Als Sprecher:in setzt man seine Stimme in allen möglichen Situationen ein, von Telefonansagen bis hin zu Kinofilmen. Aber nur wenn man die Originalstimme eines anderen Schauspielers ersetzt, ist man Synchronsprecher:in. Ich mache beides: Als Sprecher vertone ich Werbespots, Hörbücher und Videospiele, als Synchronsprecher vor allem Anime-Serien. Wenn ich auf Aufträge warte, unterstütze ich regelmäßig auch die Dialogbuchautor:innen und passe die Rohübersetzung eines Films an die Lippenbewegungen der Charaktere sowie unseren Sprachraum an. Und alle paar Monate rufe ich bei den Studios an, um sie an mich zu erinnern.

Wie der Arbeitsalltag aussieht

Wenn ich als Synchronsprecher gebucht werde, fahre ich zum Studio, wo mir ein:e Tontechniker:in das Mikrofon auf meine Lippenhöhe einstellt und die Aufnahme betreut. Anschließend bekomme ich den Text, den ich kurz darauf sprechen soll. Auf einem Bildschirm sehe ich währenddessen Ausschnitte aus dem Film oder der Serie.

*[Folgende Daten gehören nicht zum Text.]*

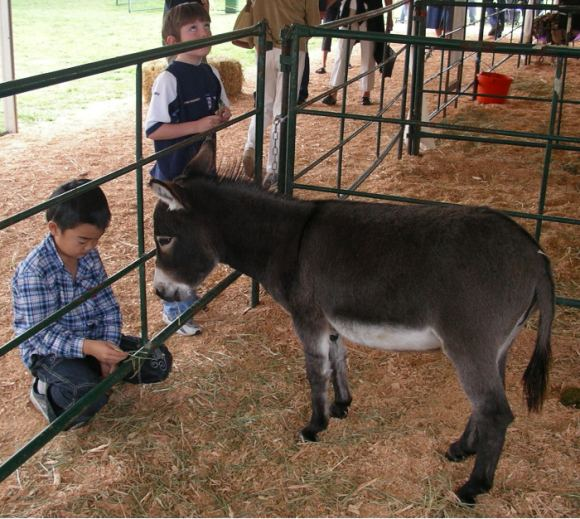 saanich-fair-minature-donkey-boy.jpg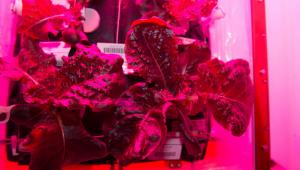 космический салат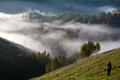 Summer morning mist - PhotoDune Item for Sale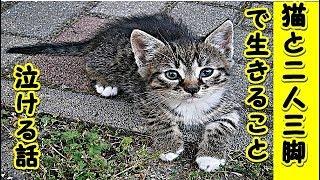 👀【猫 泣ける話】猫と二人三脚・猫はあなたを微笑ませる ためだけにやってくるのだ(猫 感動 泣ける話 保護 涙腺崩壊 感涙 動物 動画 里親)招き猫ちゃんねる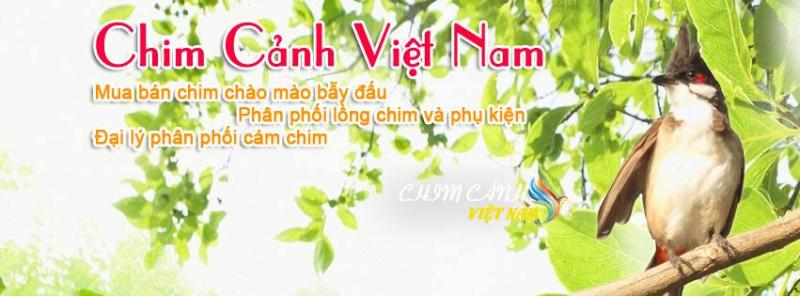 Chim Cảnh Việt Nam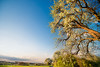 Springtime (Andy Brandl (PhotonMix)) Tags: landscape blooming spring trees growth freshness allnew photonmix germany kraichgau tranquility beauty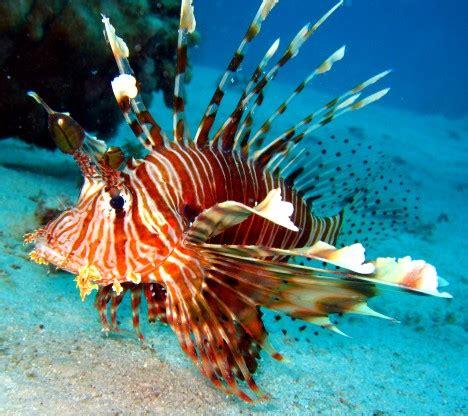 feuerfisch fisch fotosde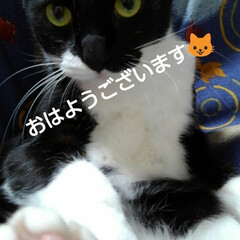 白黒猫/にゃんこ同好会/にゃんこ日めくり おはようございます🐱 雨降りの月曜日 3…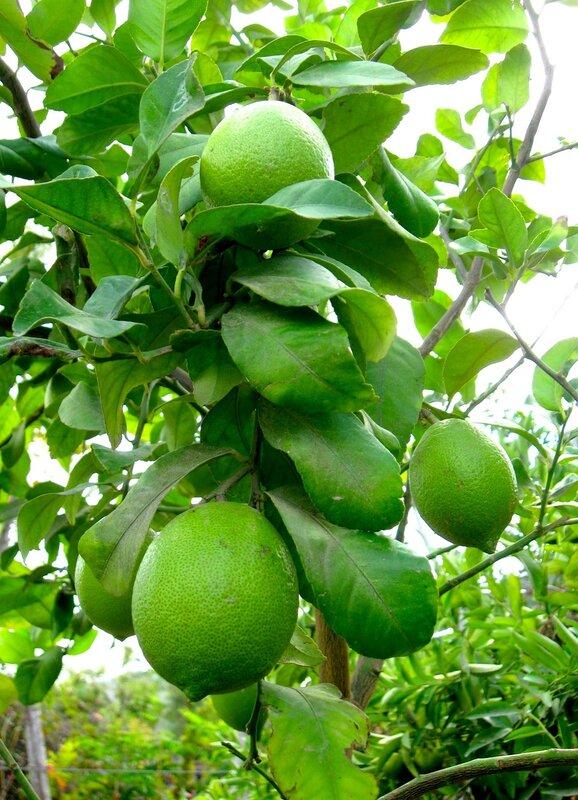 Лимонная ветка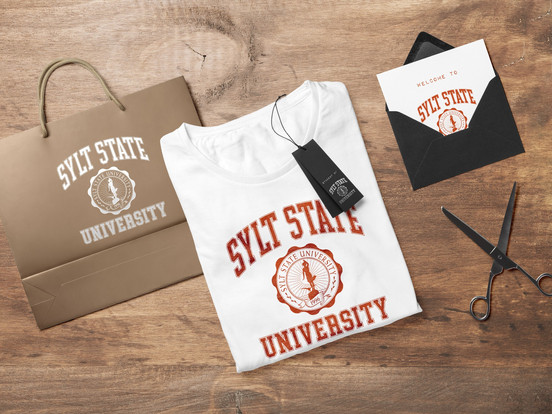 Sylt State University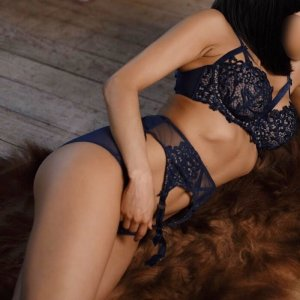 Seyda tantra massage in Fox Lake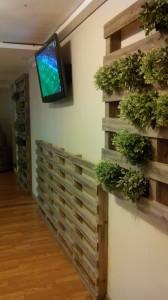 Jardin vertical faite avec des palettes7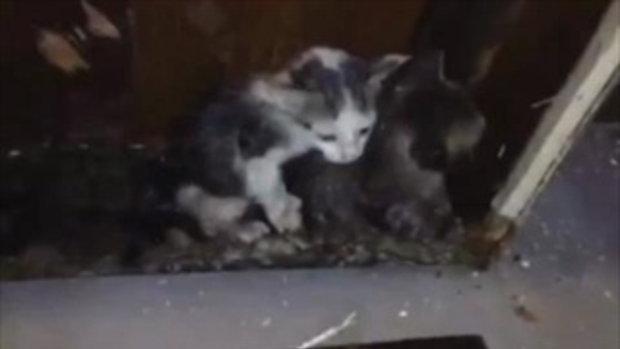 ใจหล่อมาก!!! กิก ดนัย ลงทุนทุบร้านตัวเอง ช่วยชีวิตแมวติดในกำแพง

Wir nehmen immer kurze Takes auf, die nicht länger als zwölf Sekunden sind. Das kann ein Laut oder eine Reaktion, aber auch ein Stück von einem Monolog sein. Normalerweise darf ich immer zuerst eine gesprochene Version anbieten, der:die Regisseur:in berät mich dann zu meiner Rolle und sagt, ob meine Sprechhaltung stimmt. Zugleich achtet ein:e Cutter:in darauf, dass ich den Text lippensynchron, also im richtigen Tempo, spreche. Dafür braucht es oft mehrere Anläufe. Um eine Hauptrolle in einem etwa 90-minütigen Disney-Film zu synchronisieren, stand ich vor Kurzem sieben Stunden im Studio.

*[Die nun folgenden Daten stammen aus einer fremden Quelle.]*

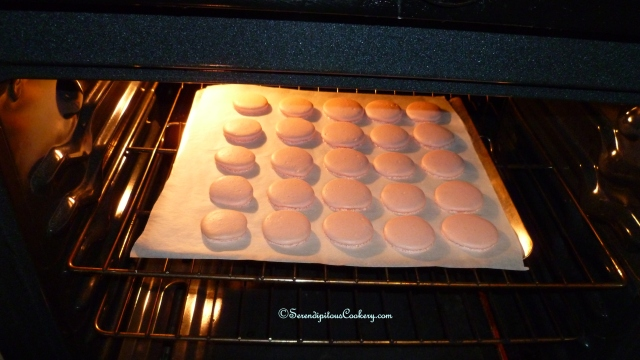 April 15, 2014 Macarons 002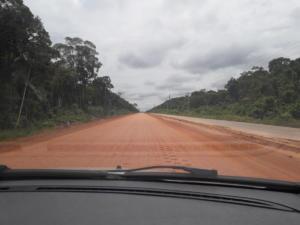W drodze do Novo Airão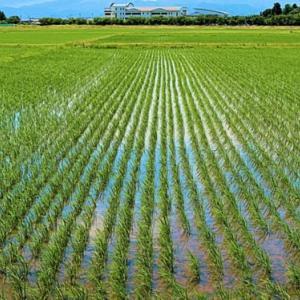 会津二十三万石 緑の圃場広々と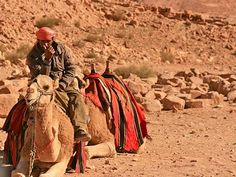 Petra, The Rose City Rose City, Petra, Camel, Places To Go, Spaces, Nature, Animals, Animales, Animaux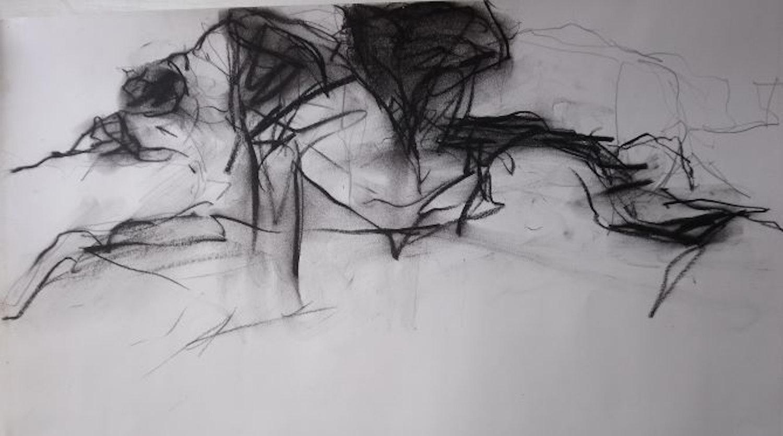 Drawing Laboratory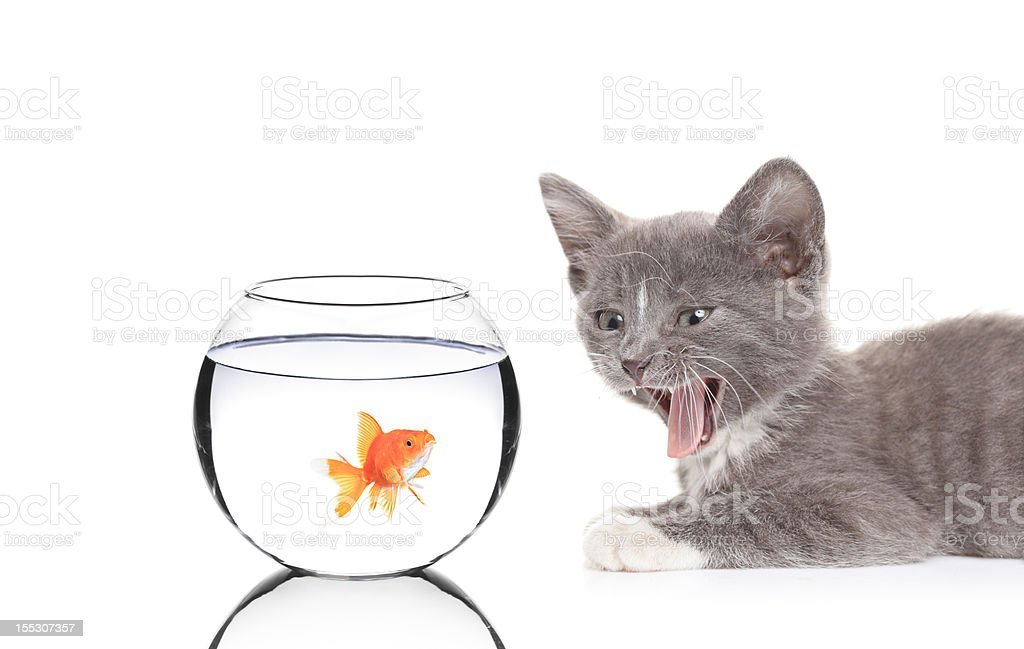 Cat and a fish stock photo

Was die größten Herausforderungen sind

Am schwierigsten im Synchronsprechen ist das Timing. Trotzdem dürfen die schauspielerische Leistung und die Deutlichkeit des Texts nicht verloren gehen. Teilweise muss man sehr schnell sprechen, weil im Englischen in derselben Zeit viel mehr erzählt werden kann als im Deutschen. Außerdem braucht man Durchhaltevermögen und Geduld, denn es dauert meist Jahre, bis man die erste größere Rolle sprechen darf.

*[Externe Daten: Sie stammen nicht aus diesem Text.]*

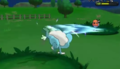 XY Prerelease Froakie Quick Attack.png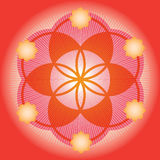 Red seed of a flower of life royalty free illustration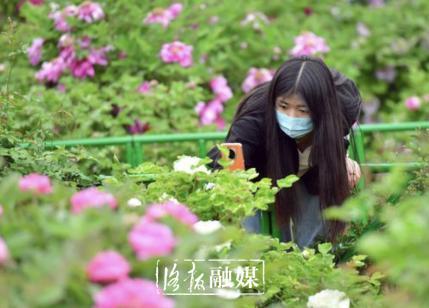 「世界那么大」洛阳牡丹公园:百年牡丹花开正艳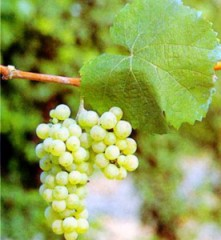 Riesling uva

Welche Rolle ich niemals sprechen würde

Eine Dame von einem Hörbuchstudio hat mir mal geschrieben, dass sie meine Hörproben interessant finde und sie mich gerne in der Rolle eines Vergewaltigers hören würde. Das habe ich sofort abgelehnt, weil mein Bauchgefühl nicht gestimmt hat. Außerdem bin ich Vegetarier und spreche keine Werbung für Fleischmanufakturen und Schlachtbetriebe. Das steht bei den Jobplattformen, bei denen ich als Sprecher angemeldet bin, auch in meinem Profil.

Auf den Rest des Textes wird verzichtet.